People who aren't developers generally install pre-built binaries. I know that's how almost every Linux distribution I've used for going on 30 years has worked.

Developers, on the other hand, seem to need some help running static checkers regularly. Most don't seem to have well exercised CI toolchains doing it for them. Or aren't aware that they should be doing so - like yourself.

Rust makes use of the tight integration between language, compiler, and checker to allow the language to be easier and more thoroughly checked than possible with checkers built for other languages. Many steps performed for compilation are reused. Which is what makes it so fast.

If you think "why can't I skip this?" you have missed the point and are exactly the target developer these checks are for.

I've written a lot of software. Never had a complaint about compile times in any language. The reality of developing with Rust is that after the first build, only changed files are rebuilt, which makes it just as fast to compile as any other language.

If compile times are what concerns you about a language, that tells me you're not very far along in your career. You have a lot more problems to discover which are very much more serious. If you ever encounter the problems Rust solves, you'll grow to appreciate it's solutions.


The smallest unit of compilation in Rust is the crate, not individual files unfortunately. That's why you'll see larger projects like Wezterm or uv use workspaces to try to tame compile times.


You're right that the crate, not the file, is the smallest unit of compilation.

My largest rust project is still fairly small at around 8k lines across two dozen files. Still, it builds and links in 30 seconds on my workstation which is several years old and not particularly fancy.

I could see this beginning to become an issue around 100k lines of code, but I'd think most people would be looking to split into multiple crates before that just for readability.


In this case, EA released all the classic c&c games for free so its pretty easy to snag all the assets.
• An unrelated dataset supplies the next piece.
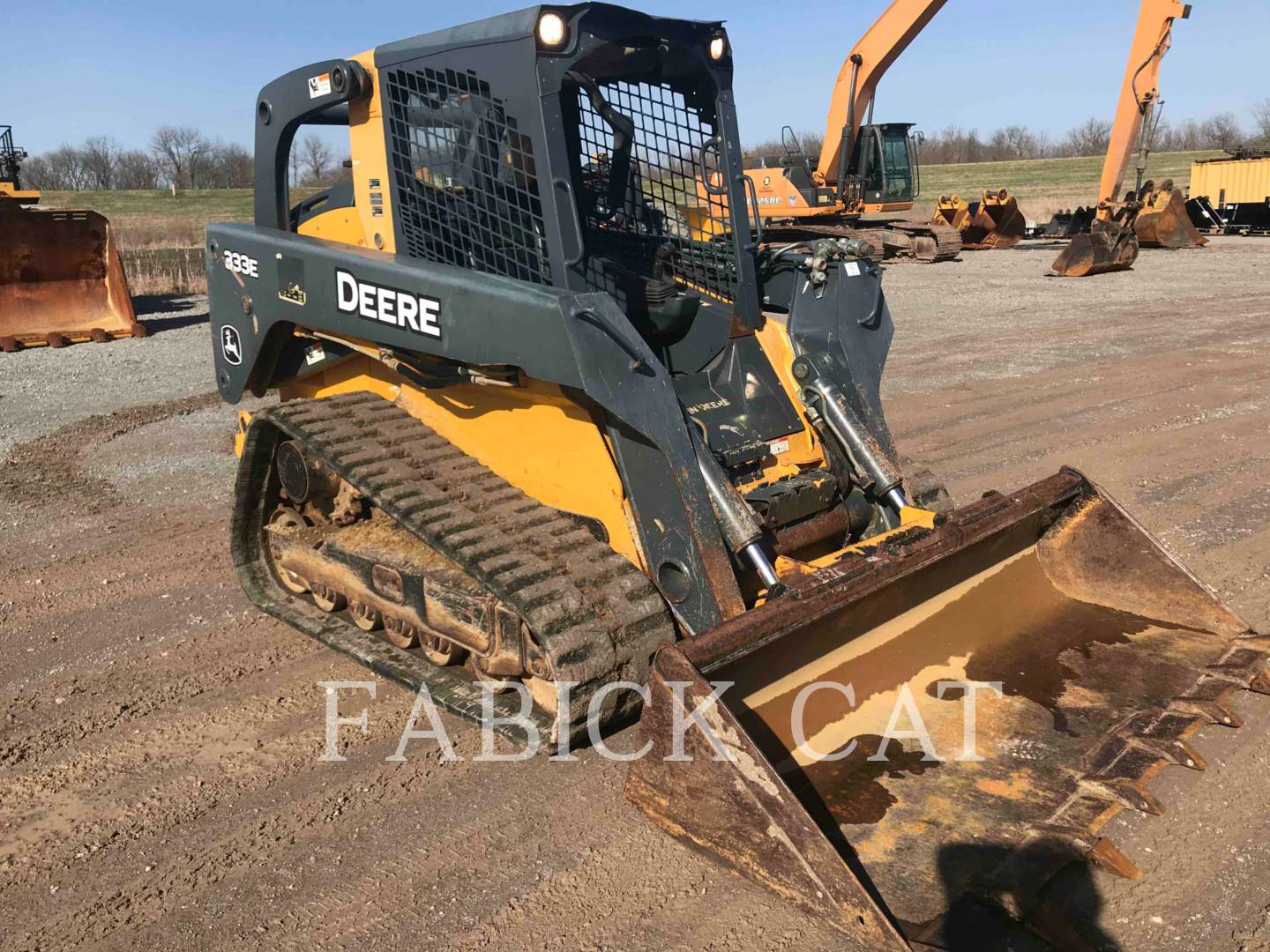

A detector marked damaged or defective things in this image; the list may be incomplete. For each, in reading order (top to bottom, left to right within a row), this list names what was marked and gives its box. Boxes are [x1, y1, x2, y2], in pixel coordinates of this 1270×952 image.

rusty bucket [0, 199, 143, 353]
rusty bucket [627, 474, 1270, 949]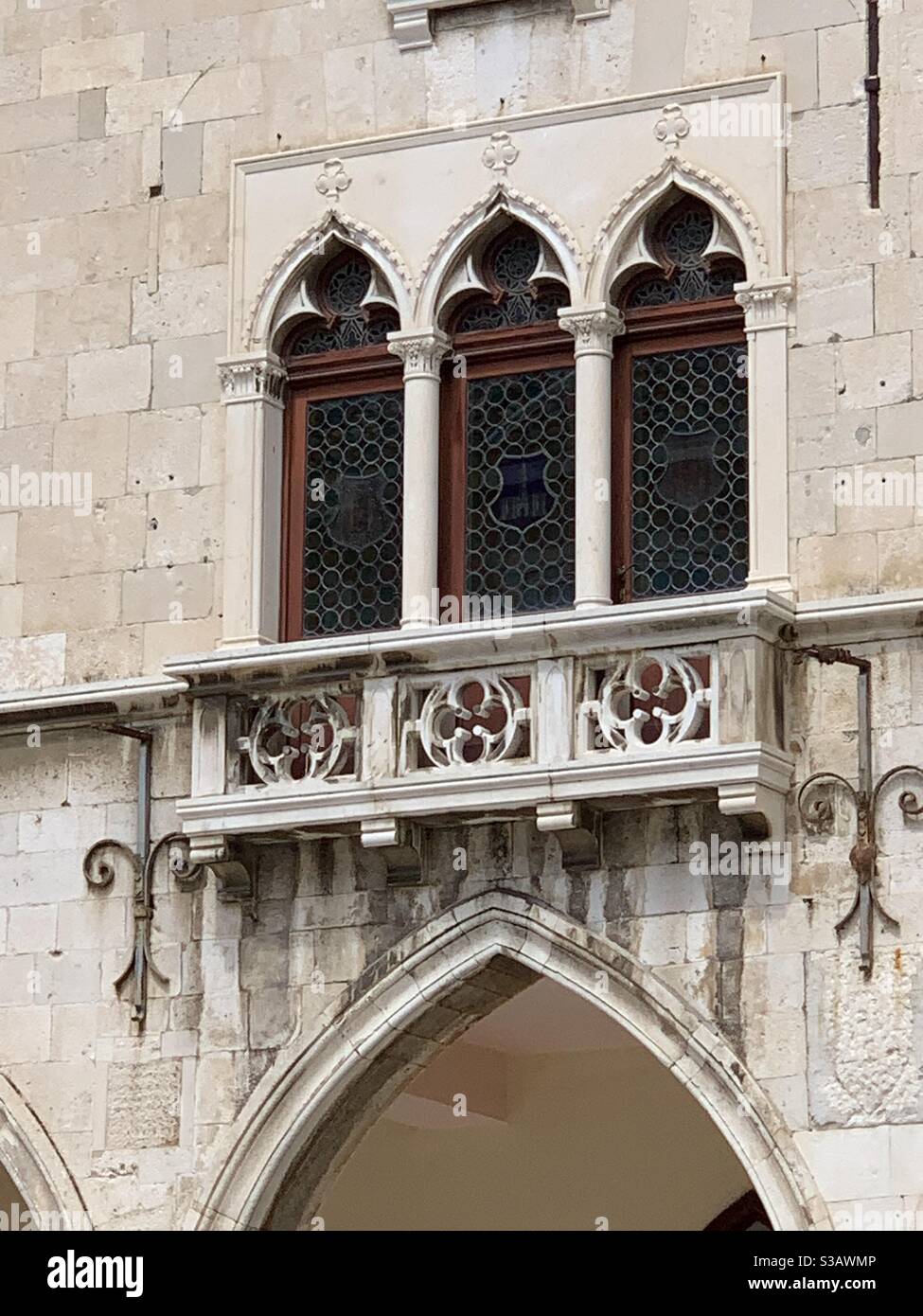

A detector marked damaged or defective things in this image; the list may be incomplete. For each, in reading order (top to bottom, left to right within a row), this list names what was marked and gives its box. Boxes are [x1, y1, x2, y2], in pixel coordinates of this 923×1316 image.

rusty metal bracket [779, 626, 911, 979]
I think the OpenRA launcher even has an option to download them for you.

There are 3rd party mods with their own assets too though, its a pretty neat engine.


>> In this case, EA released all the classic c&c games for free

Bless EA. I was wondering how this happened. I have wonderful memories of playing these games in the early 1990s and it has been doubly wonderful playing them now, with my children, in LAN mode.


Yes, it pulls them automatically, which is really nice.